Annual exams and parasite prevention: an overview

Annual exams or a yearly routine medical examination (or more frequent if you have a young or senior pet) is the best way to keep track of your pet’s overall wellness, detect early symptoms of disease or underlying conditions, and to take the necessary steps to help them enjoy a healthy, happy life. Here’s what usually takes places.

Questions about your pet’s history

Either during the exam or over the phone, your veterinarian will ask you questions about your pet’s diet, physical activity, eating and drinking habits, environment and behaviour, as well as if they seem to be urinating and moving their bowels normally. This valuable information, combined with the results of a physical examination, will provide your veterinarian with the necessary insight to make recommendations based on your pet’s unique lifestyle.

Pet physical examination

A physical examination involves observing your pet’s general appearance, taking a closer look at different parts of the body and palpating specific areas.

Your veterinarian will observe how your dog or your cat walks and stands, how they react to movement and sounds, and if their body weight seems appropriate.
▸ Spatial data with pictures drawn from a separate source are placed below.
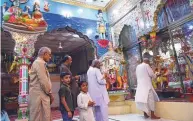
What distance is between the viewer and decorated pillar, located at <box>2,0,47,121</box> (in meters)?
5.04

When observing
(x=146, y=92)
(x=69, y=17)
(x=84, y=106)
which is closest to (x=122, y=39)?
(x=69, y=17)

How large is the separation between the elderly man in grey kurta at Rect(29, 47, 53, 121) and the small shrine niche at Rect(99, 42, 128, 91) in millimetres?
3569

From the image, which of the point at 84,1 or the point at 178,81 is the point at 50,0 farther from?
the point at 178,81

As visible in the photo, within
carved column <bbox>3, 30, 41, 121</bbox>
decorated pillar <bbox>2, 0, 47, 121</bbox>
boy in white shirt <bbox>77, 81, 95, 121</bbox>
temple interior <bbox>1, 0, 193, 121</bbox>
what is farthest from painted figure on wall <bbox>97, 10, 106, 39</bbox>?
boy in white shirt <bbox>77, 81, 95, 121</bbox>

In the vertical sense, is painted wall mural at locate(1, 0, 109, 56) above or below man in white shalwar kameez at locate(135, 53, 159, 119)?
above

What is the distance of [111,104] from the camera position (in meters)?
5.73

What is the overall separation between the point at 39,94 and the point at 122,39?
17.5 feet

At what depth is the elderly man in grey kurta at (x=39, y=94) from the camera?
2.39m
They’ll examine more closely your pet’s hair coat to make sure it’s shiny, smooth and full, that the skin is free of lumps or bumps, and that the muscles seem healthy. Your pet’s nose should be moist and clean. Your veterinarian will check your pet’s eyes, ears, teeth and mouth for abnormalities such as redness, dryness, or discharge. 

A stethoscope will allow your veterinarian to auscultate your pet’s heart and lungs to notice any unusual sounds, such as skipped or extra heart beats or breathing issues.

Your veterinarian will palpate your pet to check their pulse, their lymph nodes for signs of swelling and their legs to detect possible muscle or nerve problems. By feeling the abdomen, they’ll evaluate if internal organs such as the bladder, kidneys, liver and intestines appear normal and if your pet seems to be in pain or uncomfortable.

If your veterinarian notices anything unusual, they may recommend additional tests such as X-rays, blood tests or a urine or feces analysis to gather more information. 

Vaccines and parasite protection

Your veterinarian will recommend and administer vaccines based on your pet’s lifestyle and location. The Canadian Veterinary Medical Association recommends core vaccines against distemper, parvovirus, and hepatitis for all dogs, and against panleukopenia, viral rhinotracheitis, and calicivirus for all cats. Both dogs and cats should be vaccinated against rabies. These are serious or highly contagious illnesses against which all pets should be protected, even if the risk seems small.

Other non-core vaccines may be relevant based on your pet’s lifestyle. For example, if your cat is allowed outside, they should be vaccinated against the feline leukemia virus. Where you live also matters. Eastern Canada has seen a surge in leptospirosis cases over the past two decades, so it’s safer for dogs with an outdoor lifestyle in this area to be vaccinated.

Your veterinarian will also discuss parasite prevention options with you. Taking into account your pet’s age, health and lifestyle, your geographical location and the presence of any vulnerable family members, they’ll recommend a parasite protection program against fleas, ticks, mites and worms found in your area. Make sure to inform your veterinarian of any changes in your pet’s routine which may influence their recommendation, for example if your indoor cat is now allowed outside.

Recommendations for your pet’s well-being

All the information above provides your veterinarian with the necessary data to make recommendations to keep your pet happy and healthy. For example, they may suggest switching to a weight control diet, increasing your pet’s level of physical activity or undergoing treatment to course-correct a disease still in its early stages. Follow their advice closely, and don’t forget to ask any questions you feel could help you take better care of your furry friend.